### DESAFIOS
A. Enumere as consequências negativas que o excerto sobre pedidos de decisão prejudicial, apresentado abaixo, atribui ao envio de informação excessiva ou de anexos pouco claros.
B. Indique se cada afirmação concorda com o excerto sobre pedidos de decisão prejudicial, apresentado abaixo, e responda sim ou não, citando as palavras decisivas: (i) um pedido de decisão prejudicial deve conter apenas as questões, sem mais nada; (ii) os pedidos são traduzidos para as outras línguas comunitárias depois de darem entrada no Tribunal; (iii) as outras línguas comunitárias são atualmente doze.
C. Segundo o excerto sobre pedidos de decisão prejudicial, apresentado abaixo, quem envia por vezes ao Tribunal uma longa decisão judicial?

### EXCERTO FORNECIDO
%%
7. Ao assinalar as vantagens de uma explicação do contexto pelo próprio pedido de decisão prejudicial, penso que será simultaneamente importante sublinhar as vantagens de uma explicação sucinta. Um pedido de decisão prejudicial deve limitar-se ao indispensável para permitir que se responda utilmente às questões colocadas. Assinalo esta circunstância porque, enquanto nalguns casos o pedido de decisão prejudicial apenas contém as questões, outros há em que o órgão jurisdicional nacional fornece uma informação bastante mais detalhada do que o necessário. Por vezes, os órgãos jurisdicionais nacionais enviam ao Tribunal uma longa decisão judicial, de que nem todos os elementos são relevantes; tal decisão judicial corre o risco de tornar as questões pouco claras em vez de as elucidar. Chega a acontecer que a um pedido de decisão prejudicial sejam acrescentados certos elementos ou anexos, não sendo claro quais, se é que alguns revestem importância. Estas práticas podem causar dificuldades em razão das dúvidas que podem surgir sobre quais os documentos a enviar aos Estados-membros e às instituições a fim de lhes permitir formular as respectivas observações. Além disso, os pedidos de decisão prejudicial têm que ser imediatamente traduzidos para todas as outras línguas comunitárias - actualmente nove - após darem entrada no Tribunal. Atrasos e muito trabalho desnecessário podem ser assim provocados.
%%
### INFORMAÇÃO FORNECIDA
%%
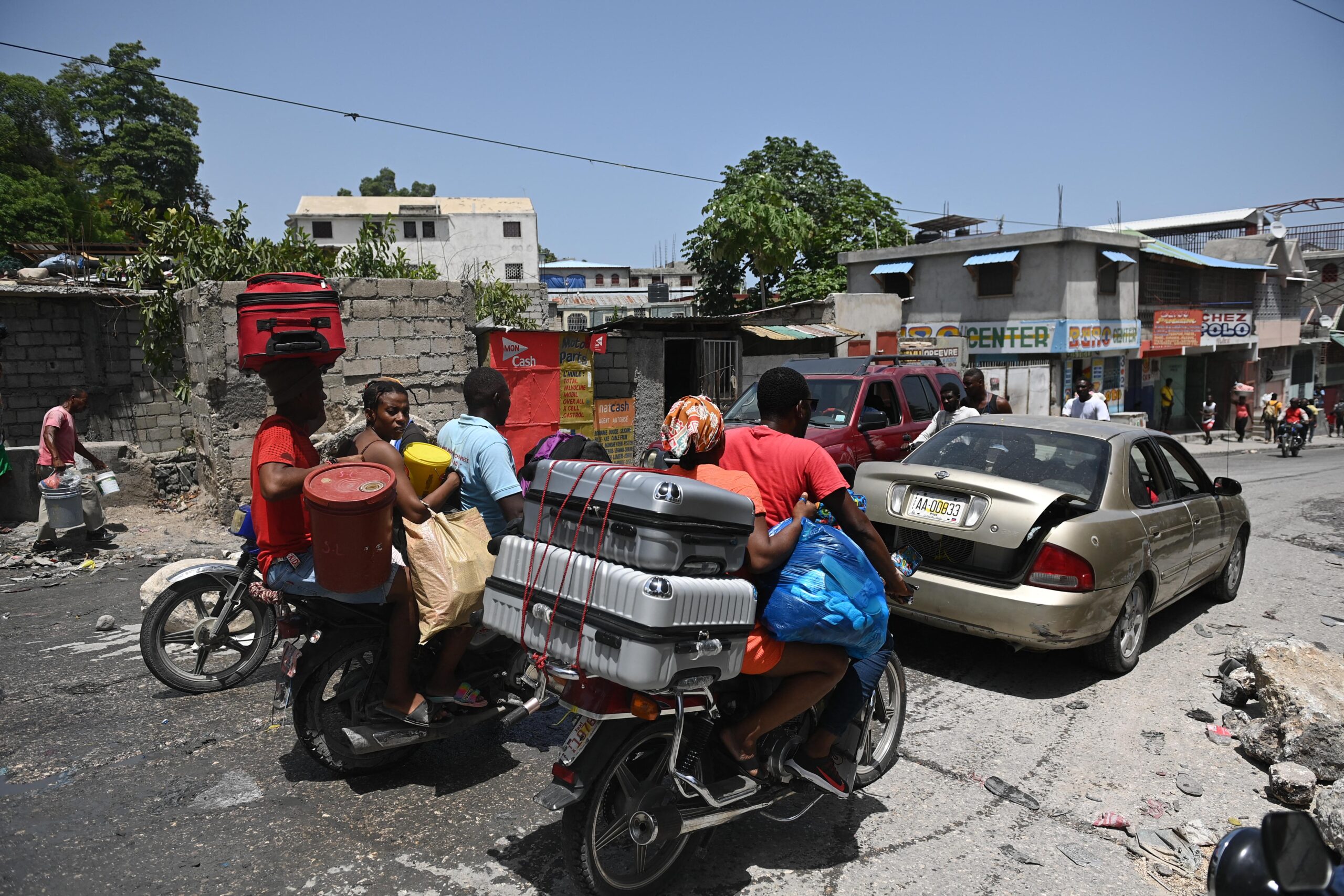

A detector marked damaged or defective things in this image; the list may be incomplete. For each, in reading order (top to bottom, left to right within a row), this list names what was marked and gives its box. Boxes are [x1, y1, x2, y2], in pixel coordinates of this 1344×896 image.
%%
### SOLUÇÕES POR ORDEM
A.
- Tornar as questões pouco claras em vez de as elucidar
- Dúvidas sobre quais os documentos a enviar aos Estados-membros e às instituições
- Atrasos
- Muito trabalho desnecessário

B.
(i) Não: "Um pedido de decisão prejudicial deve limitar-se ao indispensável para permitir que se responda utilmente às questões colocadas."
(ii) Sim: "os pedidos de decisão prejudicial têm que ser imediatamente traduzidos para todas as outras línguas comunitárias - actualmente nove - após darem entrada no Tribunal."
(iii) Não: "actualmente nove"

C. Os órgãos jurisdicionais nacionais.